Desde el 1 de agosto del 2014, hasta el verano pasado, la operación ‘Barkhane’ tenía por misión estratégica combatir el terrorismo islámico en la gigantesca zona desértica de Sahel, del Atlántico al Pacífico, donde operan al menos seis grupos terroristas islámicos, amenazando con desestabilizar a cinco Estados, Mauritania, Mali, Burkina Faso, Niger y Tchad.

Fin de ‘Barkhane’
Emmanuel Macron anunció el fin de ‘Barkhane’ el mes de junio pasado. Los 5.000 soldados franceses que han participado en esa operación deben replegarse parcialmente, para asumir nuevas tareas de carácter bilateral, entre Francia y los Estados de la región. Desde hace meses, estaba previsto que ‘Barkhane’ sea sustituida, «paulatinamente», por ‘Takuba’, una fuerza que debiera componerse de unidades especiales de varios países miembros de la Unión Europea (UE).

Macron ordenó el asesinato selectivo del líder de EIGE, en el marco de la lucha contra las amenazas terroristas más urgentes, tras la caída de Afganistán.

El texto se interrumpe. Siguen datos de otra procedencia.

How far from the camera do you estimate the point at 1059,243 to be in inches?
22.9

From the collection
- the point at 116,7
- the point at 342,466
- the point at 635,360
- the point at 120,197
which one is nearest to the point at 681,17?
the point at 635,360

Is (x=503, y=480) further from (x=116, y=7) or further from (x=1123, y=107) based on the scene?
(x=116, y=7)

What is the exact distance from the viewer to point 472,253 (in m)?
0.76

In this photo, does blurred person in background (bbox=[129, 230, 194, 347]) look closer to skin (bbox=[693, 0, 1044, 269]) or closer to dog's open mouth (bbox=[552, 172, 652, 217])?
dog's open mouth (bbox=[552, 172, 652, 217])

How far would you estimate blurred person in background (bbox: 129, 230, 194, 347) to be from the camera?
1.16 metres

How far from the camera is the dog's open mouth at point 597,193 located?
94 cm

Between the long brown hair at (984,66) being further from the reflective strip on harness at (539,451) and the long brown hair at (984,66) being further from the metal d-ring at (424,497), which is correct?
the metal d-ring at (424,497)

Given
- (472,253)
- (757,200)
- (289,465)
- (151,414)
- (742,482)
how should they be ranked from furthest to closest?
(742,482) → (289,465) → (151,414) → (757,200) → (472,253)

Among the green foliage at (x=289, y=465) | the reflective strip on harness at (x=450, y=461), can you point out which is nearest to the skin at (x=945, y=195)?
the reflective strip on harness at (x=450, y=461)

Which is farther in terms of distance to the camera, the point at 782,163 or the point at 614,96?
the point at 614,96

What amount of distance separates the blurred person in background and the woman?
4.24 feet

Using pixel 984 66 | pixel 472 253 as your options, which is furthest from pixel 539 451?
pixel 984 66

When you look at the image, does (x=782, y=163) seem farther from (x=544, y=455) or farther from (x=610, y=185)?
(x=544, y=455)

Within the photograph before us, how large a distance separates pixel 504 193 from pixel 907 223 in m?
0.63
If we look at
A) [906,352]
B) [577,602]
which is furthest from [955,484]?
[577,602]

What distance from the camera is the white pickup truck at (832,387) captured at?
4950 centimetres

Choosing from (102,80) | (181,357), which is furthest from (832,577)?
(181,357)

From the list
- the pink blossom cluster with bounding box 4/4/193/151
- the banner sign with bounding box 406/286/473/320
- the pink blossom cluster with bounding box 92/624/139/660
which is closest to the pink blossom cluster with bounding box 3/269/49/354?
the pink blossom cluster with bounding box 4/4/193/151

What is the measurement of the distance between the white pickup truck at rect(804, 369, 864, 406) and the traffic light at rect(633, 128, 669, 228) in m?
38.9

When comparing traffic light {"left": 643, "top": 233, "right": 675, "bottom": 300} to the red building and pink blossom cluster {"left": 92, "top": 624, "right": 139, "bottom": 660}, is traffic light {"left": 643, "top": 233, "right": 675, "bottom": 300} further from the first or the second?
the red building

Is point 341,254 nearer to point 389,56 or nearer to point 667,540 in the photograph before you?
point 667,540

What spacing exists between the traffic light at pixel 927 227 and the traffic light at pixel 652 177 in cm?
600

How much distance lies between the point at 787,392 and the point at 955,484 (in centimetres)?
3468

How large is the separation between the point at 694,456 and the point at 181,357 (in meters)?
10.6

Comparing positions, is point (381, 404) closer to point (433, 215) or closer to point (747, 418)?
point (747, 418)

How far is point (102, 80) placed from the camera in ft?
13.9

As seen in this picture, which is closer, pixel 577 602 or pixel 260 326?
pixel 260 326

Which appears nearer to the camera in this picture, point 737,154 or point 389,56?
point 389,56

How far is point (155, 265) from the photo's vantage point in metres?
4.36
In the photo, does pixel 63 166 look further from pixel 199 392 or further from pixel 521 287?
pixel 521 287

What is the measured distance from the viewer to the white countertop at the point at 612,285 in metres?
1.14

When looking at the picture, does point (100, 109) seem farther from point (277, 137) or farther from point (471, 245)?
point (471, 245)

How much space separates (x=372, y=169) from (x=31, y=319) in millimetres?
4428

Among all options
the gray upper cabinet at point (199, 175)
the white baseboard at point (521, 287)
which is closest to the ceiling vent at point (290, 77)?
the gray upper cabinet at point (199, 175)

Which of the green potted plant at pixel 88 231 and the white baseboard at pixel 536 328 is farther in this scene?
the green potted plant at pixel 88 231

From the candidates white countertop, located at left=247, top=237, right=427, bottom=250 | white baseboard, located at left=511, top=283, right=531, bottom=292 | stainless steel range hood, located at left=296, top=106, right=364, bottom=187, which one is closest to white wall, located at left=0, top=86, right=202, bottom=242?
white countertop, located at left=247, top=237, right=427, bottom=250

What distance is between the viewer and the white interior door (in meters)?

Francia considera, desde hace años, que la zona de Sahel donde han estado operando los soldados de ‘Barkhane’, entre los Estados Mauritania, Mali, Burkina Faso, Niger y Tchad, es una zona tampón estratégica para contener y combatir las bandas islamistas que operan en esa región.

Emmanuel Macron ha intentado con un éxito muy relativo un compromiso más importante del conjunto de los aliados europeos, insistiendo en otro factor estratégico: la implantación creciente de Rusia en esa región, donde algunos dirigentes nacionales, locales, sienten la tentación de recurrir a mercenarios rusos. Macron ha advertido que considera indeseable el incremento de la presencia rusa.